Secondo Bruno Pedretti l’architettura, a differenza dell’arte o dell’artigianato, è una questione di profezia: in altre parole un progetto è sempre un esercizio di proiezione e di propaganda per ottenere il consenso necessario alla sua realizzazione – Aldo Rossi diceva che un’architettura costruita, anche piccola, è sempre un’utopia realizzata viste le lungaggini per i permessi, il budget, il cantiere ecc.

 

Anche una scuola è un’opera di architettura o meglio, nel caso di quella fondata da Mario Botta, una Gesamtkunstwerk, nel senso che Richard Wagner ne aveva dato, cioè un’opera d’arte totale e collettiva rivolta verso l’avvenire in cui le arti singole sono subordinate ad un unico proposito. Questa è almeno la chiave proposta dai curatori della mostra aperta al Teatro dell’architettura Mendrisio  “Architettura che fa Scuola”, promossa in occasione delle celebrazioni del 25° dell’Università della Svizzera italiana, affiancata dal libro Tracce di una scuola. Accademia di architettura a Mendrisio 1996-2021, (Mendrisio Academy Press/Electa, 35 €).

 

Il deus ex machina è naturalmente lo stesso Botta, nato a Mendrisio, cresciuto a Lugano e Milano, laureatosi infine a Venezia alla fine degli anni Sessanta potendo avvicinare architetti del calibro di Le Corbusier, Louis Kahn e Carlo Scarpa.
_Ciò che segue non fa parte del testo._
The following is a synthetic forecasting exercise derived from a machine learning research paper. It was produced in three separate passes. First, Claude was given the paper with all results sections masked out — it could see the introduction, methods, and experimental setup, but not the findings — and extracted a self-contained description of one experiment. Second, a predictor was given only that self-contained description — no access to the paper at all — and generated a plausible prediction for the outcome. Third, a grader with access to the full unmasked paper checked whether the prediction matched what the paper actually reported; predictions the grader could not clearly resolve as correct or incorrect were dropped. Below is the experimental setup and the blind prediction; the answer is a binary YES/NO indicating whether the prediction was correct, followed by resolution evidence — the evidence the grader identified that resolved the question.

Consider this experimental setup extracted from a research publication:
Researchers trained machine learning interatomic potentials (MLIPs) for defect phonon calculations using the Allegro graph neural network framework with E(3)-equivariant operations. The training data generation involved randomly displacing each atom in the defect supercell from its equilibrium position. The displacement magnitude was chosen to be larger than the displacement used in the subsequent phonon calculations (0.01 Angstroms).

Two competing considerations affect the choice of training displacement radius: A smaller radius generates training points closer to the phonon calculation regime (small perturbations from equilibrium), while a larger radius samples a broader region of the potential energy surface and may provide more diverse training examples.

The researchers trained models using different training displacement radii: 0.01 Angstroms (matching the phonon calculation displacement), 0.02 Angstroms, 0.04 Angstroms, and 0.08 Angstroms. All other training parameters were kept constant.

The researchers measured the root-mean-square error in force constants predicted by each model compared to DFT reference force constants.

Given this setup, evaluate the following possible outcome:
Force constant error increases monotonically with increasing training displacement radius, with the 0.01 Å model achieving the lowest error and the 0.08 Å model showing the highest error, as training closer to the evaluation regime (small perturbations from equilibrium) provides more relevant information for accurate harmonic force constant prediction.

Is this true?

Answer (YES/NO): NO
Altri tempi, ma "Todo cambia", recita la canzone preferita da Papa Bergoglio, e certamente è cambiato il Canton Ticino. Quando nacque Botta, durante la guerra, era una terra povera e quindi di emigrazione, difficile a credere oggi che, al contrario, è divenuta meta d’immigrazione perlomeno universitaria, anche se basta leggere la formazione della nazionale svizzera per capire quanto la Confederazione sia divenuta multicuturale.

 

Non è facile rappresentare l’attività di una scuola, ma un modo è senz’altro quello di visitare gli edifici che la compongono, da Palazzo Turconi che contrasta con la scultura gigante di Niki de Saint Phalle sotto il timpano neoclassico alla dirimpettaia Villa Argentina con il suo parco delimitato dal Canavee di Amr Soliman e Patrik Zurkirchen, che contrasta a sua volta con la simpatica osteria vignetta, punto di ritrovo del quartiere che ancora ospita un campo di bocce.

 

L’ultimo arrivato nel campus è il Teatro dell’architettura, progettato sempre da Botta, che è sia spazio museale sia spazio didattico. Inevitabile che, nonostante la cura di Pedretti, di Marco Della Torre e Riccardo Blumer (attuale direttore), la mostra e il libro siano anche una (auto) celebrazione dell’architetto ticinese, ora che si è ritirato dall’insegnamento, ma nonostante la sua oggettiva e preponderante centralità, la scuola è divenuta un’entità plurale, all’opposto dell’idea di “facoltà di tendenza” che lo Iuav di Venezia perseguì poco dopo che Botta se ne andasse, cioè con il rettorato di Carlo Aymonino.

 

Pertanto giovandosi delle molteplici relazioni del suo fondatore, l’Accademia è diventata una scuola plurale, a partire dal primo direttore Aurelio Galfetti, ben diverso da Botta, che lo ha affiancato per invitare nel corso degli anni a Mendrisio alcuni fra i massimi storici dell’architettura mondiale (Leonardo Benevolo, Kenneth Frampton, Francesco Dal Co, Bruno Reichlin, Werner Oechslin, Jacques Gubler, Fulvio Irace, Jean-Louis Cohen), dell’arte (Carlo Bertelli, Salvatore Settis), filosofi (Massimo Cacciari, Giorgio Agamben, Nicola Emery), progettisti (Peter Zumthor, Bijoy Jain, Walter Angonese, Aires Mateus, Kerten Geers, Grafton Architects, Valerio Olgiati, Jonathan Sergison) e molti altri ancora.